In Crawfordsville, the tower on the Montgomery County Courthouse was struck by lightning in 1941; its bell was donated to the World War II effort. A new courthouse bell has been obtained and will be installed in the tower, which is being restored.
They are among the dozens of projects planned for next year in counties and towns when Indiana celebrates its 200th birthday. To share details about what to expect, Perry Hammock, executive director of the Indiana Bicentennial Commission, will be Nelson's studio guest.
They also will share insights about projects that already have occurred in counties and towns that were organized before Indiana achieved statehood - and, as a result, have already had local bicentennial celebrations.
Perry and Nelson primarily will focus on local, grassroots projects involved with the Bicentennial rather than the major state projects. The 2016 Bicentennial Celebration includes the construction of a $25 million building for the Indiana State Archives (Hoosier History Live explored the archives - and the dismal condition of the current facility - in a radio show on May 16) and the creation of a Bicentennial Plaza at the Indiana Statehouse.

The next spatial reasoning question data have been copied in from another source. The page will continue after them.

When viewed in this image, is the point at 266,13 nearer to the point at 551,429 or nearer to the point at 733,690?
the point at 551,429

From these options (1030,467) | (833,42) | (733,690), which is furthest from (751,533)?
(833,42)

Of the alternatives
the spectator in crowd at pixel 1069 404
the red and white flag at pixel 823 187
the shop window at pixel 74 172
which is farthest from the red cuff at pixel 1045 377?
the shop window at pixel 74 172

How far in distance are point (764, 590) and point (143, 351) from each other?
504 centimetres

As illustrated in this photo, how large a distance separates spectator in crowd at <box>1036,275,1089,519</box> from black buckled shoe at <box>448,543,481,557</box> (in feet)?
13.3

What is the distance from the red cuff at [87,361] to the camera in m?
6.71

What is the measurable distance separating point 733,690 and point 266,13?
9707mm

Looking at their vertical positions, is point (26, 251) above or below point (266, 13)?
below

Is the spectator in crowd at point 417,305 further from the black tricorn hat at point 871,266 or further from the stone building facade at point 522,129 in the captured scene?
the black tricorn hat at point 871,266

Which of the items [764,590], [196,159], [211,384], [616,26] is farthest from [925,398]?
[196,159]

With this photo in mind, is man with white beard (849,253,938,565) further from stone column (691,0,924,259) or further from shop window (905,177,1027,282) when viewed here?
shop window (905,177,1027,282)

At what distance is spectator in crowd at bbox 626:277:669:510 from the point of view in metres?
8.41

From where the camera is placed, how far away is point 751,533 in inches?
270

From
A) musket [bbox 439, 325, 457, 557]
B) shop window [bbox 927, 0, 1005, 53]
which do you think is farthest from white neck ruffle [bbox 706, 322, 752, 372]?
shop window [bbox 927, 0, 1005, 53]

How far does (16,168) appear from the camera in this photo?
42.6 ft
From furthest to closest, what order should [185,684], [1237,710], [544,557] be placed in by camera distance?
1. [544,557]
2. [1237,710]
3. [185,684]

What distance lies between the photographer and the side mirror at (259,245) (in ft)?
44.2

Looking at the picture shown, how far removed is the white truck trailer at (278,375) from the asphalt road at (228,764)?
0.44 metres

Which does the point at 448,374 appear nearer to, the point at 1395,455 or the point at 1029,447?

The $55 million allocated by the state for the Bicentennial also includes the cost of a torch relay to all 92 counties.
In December 1816, the same month that Indiana became the 19th state, seven-year-old Abe Lincoln moved with his family from Kentucky to southwestern Indiana.
How, though, do the local folks know that the squash seeds truly are descended from those grown by the Lincolns? That's among the questions Nelson plans to ask Perry Hammock, whose commission has endorsed nearly 500 Bicentennial projects and events.
They include, in White County, the creation of a statue of the county's namesake, Isaac White, a soldier who was killed in the Battle of Tippecanoe in 1811. The statue will be erected on the courthouse lawn in Monticello.
Our guest Perry Hammock became director of the Indiana Bicentennial Commission in March 2014. Before that, he spent 33 years on the staff of Ivy Tech Community College.
His predecessor at the Bicentennial Commission, former executive director Chris Jensen, joined Nelson and distinguished historian James Madison, a Bicentennial Commission board member, for a show in June 2013 that explored the Centennial in 1916, including the challenges then, as well as the celebrations.